**Required work**.
Retype the passage below about the band The Darkside word for word, starting with "The Darkside (or" and going on through "throughout their existence.".

The Darkside (or Darkside) were an indie rock band formed in 1989 by former members of Spacemen 3. After releasing two studio albums they split up in 1993.

History
The band formed in Rugby in 1989 and was led by Pete Bain (aka Bassman), who had left Spacemen 3 just before their 1989 album Playing With Fire. Bain was then joined in the new outfit by his former bandmate, drummer Sterling Roswell (aka Rosco). Vocals were initially handled by Nick Hayden, but his departure forced Bain to assume that role. The group were signed to Beggars Banquet Records offshoot Situation Two throughout their existence.

Contrary to much of what is written about the band, Hayden has always claimed he was a founding member, once played with Spacemen 3 himself and wrote most of the band's early material (although credited to 'The Darkside' on record labels). Lead vocalist Hayden also played a guitar for the group. Hayden left the band shortly before he was due to go on stage at a gig in Oxford. Hayden then formed the Oxford band Flite 118 whose set list included much of the early Darkside songs such as "High Rise Love", "Ocean of Fire" and "Can't Think Straight".

**Record list**.
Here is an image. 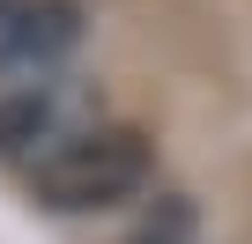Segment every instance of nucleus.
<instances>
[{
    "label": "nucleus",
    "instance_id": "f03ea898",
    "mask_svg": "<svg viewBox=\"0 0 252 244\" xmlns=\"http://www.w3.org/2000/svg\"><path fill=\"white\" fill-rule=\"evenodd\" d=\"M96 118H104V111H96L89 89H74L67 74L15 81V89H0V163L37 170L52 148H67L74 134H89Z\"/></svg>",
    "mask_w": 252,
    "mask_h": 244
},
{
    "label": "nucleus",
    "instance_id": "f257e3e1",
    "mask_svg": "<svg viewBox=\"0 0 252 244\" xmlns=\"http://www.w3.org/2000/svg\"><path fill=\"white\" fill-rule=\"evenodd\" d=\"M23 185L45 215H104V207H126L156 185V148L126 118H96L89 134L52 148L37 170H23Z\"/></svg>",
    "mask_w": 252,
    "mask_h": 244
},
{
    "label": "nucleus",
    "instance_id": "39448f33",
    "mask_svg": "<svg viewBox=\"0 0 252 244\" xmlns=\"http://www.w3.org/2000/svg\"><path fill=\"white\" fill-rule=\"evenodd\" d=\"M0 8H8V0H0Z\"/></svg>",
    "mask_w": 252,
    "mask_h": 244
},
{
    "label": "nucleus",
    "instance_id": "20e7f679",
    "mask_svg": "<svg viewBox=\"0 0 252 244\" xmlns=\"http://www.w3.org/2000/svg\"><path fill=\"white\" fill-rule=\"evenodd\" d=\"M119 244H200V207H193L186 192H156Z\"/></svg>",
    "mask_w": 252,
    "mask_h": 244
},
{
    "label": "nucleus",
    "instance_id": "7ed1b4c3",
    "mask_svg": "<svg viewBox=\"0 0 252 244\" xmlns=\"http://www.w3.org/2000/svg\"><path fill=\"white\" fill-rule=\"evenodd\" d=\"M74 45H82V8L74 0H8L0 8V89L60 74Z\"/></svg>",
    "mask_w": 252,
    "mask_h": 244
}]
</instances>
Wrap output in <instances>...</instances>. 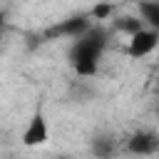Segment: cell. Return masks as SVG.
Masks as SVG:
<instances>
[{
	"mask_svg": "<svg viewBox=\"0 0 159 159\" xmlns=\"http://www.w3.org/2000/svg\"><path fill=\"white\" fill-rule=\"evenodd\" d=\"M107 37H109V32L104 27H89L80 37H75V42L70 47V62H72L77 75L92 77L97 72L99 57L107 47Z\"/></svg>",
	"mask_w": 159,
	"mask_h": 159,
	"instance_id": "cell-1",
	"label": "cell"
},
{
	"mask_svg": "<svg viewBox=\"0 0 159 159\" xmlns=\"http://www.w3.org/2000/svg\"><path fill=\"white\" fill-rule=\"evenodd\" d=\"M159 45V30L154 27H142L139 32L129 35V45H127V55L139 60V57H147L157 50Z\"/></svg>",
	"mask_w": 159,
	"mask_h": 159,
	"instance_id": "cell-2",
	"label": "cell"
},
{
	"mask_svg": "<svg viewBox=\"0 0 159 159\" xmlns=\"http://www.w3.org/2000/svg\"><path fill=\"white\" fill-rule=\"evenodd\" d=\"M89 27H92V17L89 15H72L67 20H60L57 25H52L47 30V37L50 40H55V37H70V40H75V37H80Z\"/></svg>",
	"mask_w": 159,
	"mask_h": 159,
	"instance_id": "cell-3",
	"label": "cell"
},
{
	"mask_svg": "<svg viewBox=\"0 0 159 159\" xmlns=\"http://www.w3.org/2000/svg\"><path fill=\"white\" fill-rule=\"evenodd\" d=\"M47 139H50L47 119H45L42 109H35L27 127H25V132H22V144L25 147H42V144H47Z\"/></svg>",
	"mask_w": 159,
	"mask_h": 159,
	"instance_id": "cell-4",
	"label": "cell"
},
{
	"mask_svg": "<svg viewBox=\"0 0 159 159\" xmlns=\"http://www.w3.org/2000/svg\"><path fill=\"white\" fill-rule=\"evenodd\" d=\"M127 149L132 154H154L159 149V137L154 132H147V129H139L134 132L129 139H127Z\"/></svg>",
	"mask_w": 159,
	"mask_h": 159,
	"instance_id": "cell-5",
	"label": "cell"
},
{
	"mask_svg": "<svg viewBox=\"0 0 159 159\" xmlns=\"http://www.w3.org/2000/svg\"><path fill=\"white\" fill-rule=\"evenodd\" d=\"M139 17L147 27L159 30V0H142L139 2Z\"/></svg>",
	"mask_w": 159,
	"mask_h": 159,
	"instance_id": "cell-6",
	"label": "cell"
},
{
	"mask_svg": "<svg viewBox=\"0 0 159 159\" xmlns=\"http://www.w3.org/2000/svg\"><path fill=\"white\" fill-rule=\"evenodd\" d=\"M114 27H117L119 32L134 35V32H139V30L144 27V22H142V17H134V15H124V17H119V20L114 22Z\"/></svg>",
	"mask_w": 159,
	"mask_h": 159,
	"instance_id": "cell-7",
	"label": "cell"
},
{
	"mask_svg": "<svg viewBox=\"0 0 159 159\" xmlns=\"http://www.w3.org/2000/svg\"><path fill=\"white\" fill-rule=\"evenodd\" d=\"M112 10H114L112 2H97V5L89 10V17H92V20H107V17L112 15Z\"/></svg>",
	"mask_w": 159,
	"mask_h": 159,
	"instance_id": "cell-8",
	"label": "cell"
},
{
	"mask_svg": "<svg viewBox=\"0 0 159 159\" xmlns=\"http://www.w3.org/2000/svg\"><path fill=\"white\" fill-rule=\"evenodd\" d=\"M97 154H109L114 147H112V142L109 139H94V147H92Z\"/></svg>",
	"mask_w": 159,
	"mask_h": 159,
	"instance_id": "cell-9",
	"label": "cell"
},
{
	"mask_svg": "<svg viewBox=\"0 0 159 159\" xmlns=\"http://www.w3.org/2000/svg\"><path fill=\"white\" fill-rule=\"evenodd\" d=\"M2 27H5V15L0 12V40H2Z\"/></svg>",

**Problem solution**.
The Darkside (or Darkside) were an indie rock band formed in 1989 by former members of Spacemen 3. After releasing two studio albums they split up in 1993.

History
The band formed in Rugby in 1989 and was led by Pete Bain (aka Bassman), who had left Spacemen 3 just before their 1989 album Playing With Fire. Bain was then joined in the new outfit by his former bandmate, drummer Sterling Roswell (aka Rosco). Vocals were initially handled by Nick Hayden, but his departure forced Bain to assume that role. The group were signed to Beggars Banquet Records offshoot Situation Two throughout their existence.